Diese Publikation löste eine Welle wildester Diffamierung
aus, die so weit ging, dass sich Herr Langermann an das Wiener Magistrat mit
der Bitte wandte, alle Zeichen der Verehrung von Iwan Franko in der österreichischen
Hauptstadt zu entfernen, unter anderem das Denkmal im 1. Wiener Stadtbezirk
sowie die Erinnerungstafel an der Universität. Deshalb fühlen wir uns
verpflichtet, uns an die breitere Öffentlichkeit, unter anderem auch an die
österreichischen Kolleginnen und Kollegen, mit diesem Offenen Brief zu wenden,
um unsere Überlegungen zur vorhandenen Situation zu äußern.
Auf welche Grundlagen,
welche Quellen, welche Erfahrungen letzten Endes stützt sich Frau Zöchling in
ihren Behauptungen? Etwa: „Er war zeitlebens radikaler Nationalist
und glühender Antisemit. In
seinen Gedichten stellte er dem ukrainischen Bauern den "habgierigen“
Händlerjuden gegenüber“ oder „Franko konnte nicht ahnen, was kommen würde, doch die Vernichtung des
Judentums in Galizien wünschte er heißen Herzens.“ Äußerst
interessant wäre es, ferner, zu erfahren, welche Texte Frankos Herr Langermann
ins Deutsche übersetzt und aus welchen Werken er die „Zitate-Sammlungen
zusammengestellt“ hat? Denn die deutschsprachigen Werke Frankos (nicht
übersetzten sondern im Original schon auf Deutsch verfassten und in den zeitgenössischen
deutschsprachigen Zeitschriften publizierten) sind vor Jahrzehnten bereits als eigenes
Buch erschienen. Und sie enthalten keine einzige antisemitische Passage.

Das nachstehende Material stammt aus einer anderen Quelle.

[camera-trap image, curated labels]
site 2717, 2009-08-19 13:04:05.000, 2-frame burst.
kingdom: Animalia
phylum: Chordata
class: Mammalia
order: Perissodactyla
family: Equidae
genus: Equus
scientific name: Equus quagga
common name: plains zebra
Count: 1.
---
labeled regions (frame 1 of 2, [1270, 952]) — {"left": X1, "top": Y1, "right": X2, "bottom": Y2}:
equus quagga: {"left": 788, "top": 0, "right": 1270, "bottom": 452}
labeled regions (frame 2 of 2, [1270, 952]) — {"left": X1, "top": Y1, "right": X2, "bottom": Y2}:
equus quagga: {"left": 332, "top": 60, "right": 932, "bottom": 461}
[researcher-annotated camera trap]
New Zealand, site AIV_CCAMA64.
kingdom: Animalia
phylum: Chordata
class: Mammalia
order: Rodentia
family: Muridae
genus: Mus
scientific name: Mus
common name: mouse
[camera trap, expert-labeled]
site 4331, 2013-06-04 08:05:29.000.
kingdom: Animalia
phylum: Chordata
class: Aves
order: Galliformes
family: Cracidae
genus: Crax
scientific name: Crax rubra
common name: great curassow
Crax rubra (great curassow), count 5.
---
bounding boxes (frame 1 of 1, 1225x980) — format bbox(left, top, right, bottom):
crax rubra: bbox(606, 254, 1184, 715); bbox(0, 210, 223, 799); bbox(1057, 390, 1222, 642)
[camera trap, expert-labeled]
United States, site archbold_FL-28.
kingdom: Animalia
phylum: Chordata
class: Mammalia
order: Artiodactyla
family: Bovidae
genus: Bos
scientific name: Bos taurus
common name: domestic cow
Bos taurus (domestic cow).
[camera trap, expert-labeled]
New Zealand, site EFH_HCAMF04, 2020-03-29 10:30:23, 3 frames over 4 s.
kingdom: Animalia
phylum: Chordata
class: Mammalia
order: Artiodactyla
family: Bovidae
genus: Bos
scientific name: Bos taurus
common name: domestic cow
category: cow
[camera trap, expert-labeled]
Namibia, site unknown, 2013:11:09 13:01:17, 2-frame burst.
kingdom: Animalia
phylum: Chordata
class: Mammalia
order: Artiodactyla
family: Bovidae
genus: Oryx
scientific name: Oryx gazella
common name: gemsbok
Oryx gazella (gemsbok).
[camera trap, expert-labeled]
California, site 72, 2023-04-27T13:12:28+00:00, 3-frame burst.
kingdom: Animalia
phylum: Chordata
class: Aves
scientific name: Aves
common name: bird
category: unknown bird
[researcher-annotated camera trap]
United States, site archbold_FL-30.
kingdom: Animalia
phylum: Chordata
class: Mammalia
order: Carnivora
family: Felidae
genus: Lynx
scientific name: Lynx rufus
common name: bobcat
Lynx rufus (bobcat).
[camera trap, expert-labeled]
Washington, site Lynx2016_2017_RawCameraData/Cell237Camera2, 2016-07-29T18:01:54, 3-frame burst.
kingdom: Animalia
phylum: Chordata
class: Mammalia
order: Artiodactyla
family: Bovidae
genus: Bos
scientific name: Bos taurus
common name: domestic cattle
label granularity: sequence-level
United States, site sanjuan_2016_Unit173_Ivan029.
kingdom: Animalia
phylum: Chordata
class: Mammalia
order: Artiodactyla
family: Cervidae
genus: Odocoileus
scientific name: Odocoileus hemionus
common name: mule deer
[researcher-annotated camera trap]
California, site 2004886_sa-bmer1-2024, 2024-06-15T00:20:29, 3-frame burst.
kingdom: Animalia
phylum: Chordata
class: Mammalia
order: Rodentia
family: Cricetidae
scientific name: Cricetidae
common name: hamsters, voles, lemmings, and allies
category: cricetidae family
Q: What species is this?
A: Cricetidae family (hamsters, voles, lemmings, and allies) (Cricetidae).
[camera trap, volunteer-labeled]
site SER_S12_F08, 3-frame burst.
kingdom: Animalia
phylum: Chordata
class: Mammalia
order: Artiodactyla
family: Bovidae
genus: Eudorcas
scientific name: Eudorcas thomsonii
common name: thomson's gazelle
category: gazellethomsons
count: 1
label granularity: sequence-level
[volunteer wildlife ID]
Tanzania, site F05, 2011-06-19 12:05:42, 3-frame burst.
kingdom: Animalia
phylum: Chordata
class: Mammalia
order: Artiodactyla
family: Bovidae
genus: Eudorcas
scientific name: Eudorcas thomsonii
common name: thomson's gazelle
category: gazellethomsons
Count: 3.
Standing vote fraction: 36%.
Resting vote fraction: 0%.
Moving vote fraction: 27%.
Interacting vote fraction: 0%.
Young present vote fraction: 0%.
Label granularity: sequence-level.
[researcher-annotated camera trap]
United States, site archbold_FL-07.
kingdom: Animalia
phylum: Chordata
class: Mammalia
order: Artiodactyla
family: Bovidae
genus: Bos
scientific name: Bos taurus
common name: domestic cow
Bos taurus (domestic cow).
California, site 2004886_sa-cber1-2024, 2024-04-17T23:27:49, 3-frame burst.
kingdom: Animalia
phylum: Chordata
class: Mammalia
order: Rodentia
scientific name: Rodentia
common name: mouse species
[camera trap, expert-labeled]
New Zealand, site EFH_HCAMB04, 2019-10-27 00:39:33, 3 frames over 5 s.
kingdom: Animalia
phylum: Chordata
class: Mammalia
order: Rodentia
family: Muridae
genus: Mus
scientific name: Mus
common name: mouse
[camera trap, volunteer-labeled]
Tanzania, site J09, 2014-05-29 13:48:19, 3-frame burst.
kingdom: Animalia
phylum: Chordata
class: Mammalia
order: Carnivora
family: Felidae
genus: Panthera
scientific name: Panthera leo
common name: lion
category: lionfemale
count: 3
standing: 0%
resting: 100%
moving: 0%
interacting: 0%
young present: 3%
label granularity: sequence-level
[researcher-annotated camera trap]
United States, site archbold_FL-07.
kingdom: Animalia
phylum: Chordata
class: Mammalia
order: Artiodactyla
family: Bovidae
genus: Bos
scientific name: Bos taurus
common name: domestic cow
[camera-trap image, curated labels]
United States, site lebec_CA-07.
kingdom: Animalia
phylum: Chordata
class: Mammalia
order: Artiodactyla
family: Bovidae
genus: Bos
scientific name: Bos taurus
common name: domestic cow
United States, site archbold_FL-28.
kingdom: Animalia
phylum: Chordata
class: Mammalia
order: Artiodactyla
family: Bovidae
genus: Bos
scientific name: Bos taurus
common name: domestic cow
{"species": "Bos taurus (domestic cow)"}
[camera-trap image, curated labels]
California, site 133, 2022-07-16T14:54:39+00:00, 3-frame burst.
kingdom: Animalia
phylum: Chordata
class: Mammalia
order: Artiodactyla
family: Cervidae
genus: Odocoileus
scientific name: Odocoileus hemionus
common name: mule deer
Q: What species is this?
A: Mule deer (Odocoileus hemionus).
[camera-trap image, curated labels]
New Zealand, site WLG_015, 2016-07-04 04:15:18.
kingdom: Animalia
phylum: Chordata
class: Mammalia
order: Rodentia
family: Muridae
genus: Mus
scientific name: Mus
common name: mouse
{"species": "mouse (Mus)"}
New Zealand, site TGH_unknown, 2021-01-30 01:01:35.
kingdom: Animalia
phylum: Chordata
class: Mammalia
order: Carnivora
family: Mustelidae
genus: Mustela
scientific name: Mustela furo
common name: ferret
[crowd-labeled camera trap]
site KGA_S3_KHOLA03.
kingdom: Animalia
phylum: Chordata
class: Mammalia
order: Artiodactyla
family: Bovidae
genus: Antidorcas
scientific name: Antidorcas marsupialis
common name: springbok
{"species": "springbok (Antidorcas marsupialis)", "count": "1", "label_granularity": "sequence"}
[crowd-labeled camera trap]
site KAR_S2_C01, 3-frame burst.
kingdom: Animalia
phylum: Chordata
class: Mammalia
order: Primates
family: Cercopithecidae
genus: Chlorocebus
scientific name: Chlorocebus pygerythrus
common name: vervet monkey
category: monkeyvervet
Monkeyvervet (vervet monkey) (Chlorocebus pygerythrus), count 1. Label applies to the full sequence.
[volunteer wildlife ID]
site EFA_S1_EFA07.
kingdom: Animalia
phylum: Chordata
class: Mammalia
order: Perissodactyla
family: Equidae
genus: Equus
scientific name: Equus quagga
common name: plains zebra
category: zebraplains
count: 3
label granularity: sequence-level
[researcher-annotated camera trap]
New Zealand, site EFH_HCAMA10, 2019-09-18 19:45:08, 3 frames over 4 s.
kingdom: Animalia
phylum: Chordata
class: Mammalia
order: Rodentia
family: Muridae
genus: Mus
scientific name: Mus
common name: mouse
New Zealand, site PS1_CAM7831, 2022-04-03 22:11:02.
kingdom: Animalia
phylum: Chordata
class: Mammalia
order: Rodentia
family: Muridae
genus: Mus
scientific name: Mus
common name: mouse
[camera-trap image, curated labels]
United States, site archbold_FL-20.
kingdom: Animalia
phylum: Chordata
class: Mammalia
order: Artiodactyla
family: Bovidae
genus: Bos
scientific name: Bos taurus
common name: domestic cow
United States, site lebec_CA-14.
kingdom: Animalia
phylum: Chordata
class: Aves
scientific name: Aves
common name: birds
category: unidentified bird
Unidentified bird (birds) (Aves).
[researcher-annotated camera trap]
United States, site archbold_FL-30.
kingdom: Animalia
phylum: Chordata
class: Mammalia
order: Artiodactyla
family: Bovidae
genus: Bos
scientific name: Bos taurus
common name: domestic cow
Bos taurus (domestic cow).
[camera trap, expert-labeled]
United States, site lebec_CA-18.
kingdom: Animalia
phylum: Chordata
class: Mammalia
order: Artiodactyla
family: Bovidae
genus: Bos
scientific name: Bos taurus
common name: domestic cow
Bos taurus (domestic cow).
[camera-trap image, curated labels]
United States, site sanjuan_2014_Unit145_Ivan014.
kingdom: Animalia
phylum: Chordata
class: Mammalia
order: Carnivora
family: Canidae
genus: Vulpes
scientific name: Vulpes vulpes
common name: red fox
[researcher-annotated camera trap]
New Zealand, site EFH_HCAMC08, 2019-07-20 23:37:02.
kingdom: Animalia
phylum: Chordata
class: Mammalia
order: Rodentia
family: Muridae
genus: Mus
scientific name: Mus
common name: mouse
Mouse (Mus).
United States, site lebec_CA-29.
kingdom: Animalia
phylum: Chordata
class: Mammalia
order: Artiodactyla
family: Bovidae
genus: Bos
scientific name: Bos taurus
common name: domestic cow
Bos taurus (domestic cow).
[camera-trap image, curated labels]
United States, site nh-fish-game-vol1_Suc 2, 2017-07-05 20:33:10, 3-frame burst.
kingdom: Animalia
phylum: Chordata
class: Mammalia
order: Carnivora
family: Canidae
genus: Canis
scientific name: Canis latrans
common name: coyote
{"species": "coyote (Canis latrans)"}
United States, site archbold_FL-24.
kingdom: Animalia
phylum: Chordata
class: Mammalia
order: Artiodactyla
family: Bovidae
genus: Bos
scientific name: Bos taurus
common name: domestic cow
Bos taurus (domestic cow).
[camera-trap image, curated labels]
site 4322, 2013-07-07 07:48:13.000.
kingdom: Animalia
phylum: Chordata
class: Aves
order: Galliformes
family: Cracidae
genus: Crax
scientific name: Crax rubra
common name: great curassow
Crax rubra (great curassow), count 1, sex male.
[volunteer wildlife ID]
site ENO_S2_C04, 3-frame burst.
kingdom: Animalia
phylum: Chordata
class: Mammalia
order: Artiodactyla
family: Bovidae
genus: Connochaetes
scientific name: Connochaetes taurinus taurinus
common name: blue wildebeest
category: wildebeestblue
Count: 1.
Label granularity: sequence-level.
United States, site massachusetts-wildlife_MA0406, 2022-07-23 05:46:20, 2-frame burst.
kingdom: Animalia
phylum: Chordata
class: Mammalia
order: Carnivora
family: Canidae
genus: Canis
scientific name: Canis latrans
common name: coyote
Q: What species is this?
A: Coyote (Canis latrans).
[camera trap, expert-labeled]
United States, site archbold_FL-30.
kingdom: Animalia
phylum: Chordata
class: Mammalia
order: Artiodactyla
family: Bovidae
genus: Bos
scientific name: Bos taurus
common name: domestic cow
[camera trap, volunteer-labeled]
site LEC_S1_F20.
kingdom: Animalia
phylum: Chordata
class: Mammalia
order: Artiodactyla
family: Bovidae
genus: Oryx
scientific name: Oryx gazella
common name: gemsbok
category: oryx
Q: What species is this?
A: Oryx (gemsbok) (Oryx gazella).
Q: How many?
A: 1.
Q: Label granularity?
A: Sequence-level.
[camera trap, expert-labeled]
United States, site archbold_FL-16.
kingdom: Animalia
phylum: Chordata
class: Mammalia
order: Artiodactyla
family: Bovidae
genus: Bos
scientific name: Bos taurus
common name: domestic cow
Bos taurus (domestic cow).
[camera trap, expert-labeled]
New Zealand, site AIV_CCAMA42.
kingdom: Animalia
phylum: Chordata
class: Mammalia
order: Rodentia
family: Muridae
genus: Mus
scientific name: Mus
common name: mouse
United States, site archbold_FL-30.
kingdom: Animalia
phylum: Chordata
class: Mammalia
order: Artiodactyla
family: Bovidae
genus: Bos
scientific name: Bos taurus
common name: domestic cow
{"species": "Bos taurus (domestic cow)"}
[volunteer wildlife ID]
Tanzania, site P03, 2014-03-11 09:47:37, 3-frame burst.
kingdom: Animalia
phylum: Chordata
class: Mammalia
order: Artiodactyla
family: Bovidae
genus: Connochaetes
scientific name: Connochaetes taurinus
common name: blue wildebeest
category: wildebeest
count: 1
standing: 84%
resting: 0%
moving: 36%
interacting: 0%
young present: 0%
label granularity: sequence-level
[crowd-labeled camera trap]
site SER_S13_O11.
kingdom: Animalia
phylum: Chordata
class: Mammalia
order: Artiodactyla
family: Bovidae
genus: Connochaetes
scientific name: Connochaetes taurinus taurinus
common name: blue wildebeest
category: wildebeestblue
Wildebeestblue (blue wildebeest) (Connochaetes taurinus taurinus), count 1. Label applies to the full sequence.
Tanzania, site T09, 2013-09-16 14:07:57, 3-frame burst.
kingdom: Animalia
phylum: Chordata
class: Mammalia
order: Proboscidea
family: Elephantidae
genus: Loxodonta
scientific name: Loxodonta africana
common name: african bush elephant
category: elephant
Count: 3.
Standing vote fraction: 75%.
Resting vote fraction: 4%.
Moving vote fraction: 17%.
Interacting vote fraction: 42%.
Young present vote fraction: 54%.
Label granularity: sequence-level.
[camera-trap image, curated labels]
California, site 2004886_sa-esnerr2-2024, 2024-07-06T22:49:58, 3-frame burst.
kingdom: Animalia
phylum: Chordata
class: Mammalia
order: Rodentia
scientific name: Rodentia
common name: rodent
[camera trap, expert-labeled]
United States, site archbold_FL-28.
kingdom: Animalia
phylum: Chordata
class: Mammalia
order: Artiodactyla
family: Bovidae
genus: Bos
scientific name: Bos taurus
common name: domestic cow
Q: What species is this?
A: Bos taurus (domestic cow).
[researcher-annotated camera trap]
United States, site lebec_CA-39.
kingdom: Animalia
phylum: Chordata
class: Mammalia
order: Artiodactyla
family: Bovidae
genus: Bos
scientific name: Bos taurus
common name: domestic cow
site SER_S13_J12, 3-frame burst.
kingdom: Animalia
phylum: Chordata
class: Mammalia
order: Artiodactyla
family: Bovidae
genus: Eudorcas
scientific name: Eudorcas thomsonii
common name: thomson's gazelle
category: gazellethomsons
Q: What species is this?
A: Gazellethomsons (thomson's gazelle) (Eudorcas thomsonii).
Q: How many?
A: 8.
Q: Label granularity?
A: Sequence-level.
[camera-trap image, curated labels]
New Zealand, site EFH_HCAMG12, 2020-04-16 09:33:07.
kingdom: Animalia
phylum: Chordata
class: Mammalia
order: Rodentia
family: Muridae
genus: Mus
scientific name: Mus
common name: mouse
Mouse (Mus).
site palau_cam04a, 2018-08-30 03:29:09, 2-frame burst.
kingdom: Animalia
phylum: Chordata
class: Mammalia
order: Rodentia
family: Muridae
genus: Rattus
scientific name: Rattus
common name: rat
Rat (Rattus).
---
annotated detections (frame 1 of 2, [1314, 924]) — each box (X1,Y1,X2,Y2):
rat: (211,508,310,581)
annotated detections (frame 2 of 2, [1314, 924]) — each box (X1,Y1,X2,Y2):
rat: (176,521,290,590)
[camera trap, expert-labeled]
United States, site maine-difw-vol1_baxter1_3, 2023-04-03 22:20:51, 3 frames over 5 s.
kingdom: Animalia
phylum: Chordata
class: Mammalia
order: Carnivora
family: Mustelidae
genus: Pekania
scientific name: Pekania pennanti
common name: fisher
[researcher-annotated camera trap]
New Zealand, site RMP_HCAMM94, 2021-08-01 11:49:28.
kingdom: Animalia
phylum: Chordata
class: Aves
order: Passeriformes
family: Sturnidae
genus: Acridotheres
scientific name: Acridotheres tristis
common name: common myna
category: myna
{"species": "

Die Worte, die Frau Zöchling frei nach Herrn
Langermann anführt, gibt es bei Franko tatsächlich. So sehen sie in der
Profil-Publikation aus: «Juden, Blutsauger, Betrüger […] Es werden
noch Zeiten kommen, dass aus kleinsten Funken ein Brand entfacht und Juden zur
Rechenschaft gezogen werden». Und weiter: «Unsere Juden – davon gibt es Unmengen […] Der durch Jahrhunderte angestaute Hass kann mit solch einer Flamme
ausbrechen, dass die Juden-Förderer keine Zeit haben werden, ihnen zu helfen».
Und jetzt die gleichen Worte bei Franko selbst: „Man
sagt: Juden seien Blutegel, Schwindler. [...] das Volk hält
uns für seine größten Blutegel, und sollte etwas dazwischenkommen, ein
kleinster Funke, und es wird ein Brand entfacht, und die Juden – wir alle,
schuldigen wie unschuldigen – werden zur Rechenschaft gezogen für all die
Sünden, die nicht selten weder sie begangen haben, noch ihre Eltern, noch
Großeltern“. Und weiter: „Und wir vergessen, dass im ruthenischen (d.h.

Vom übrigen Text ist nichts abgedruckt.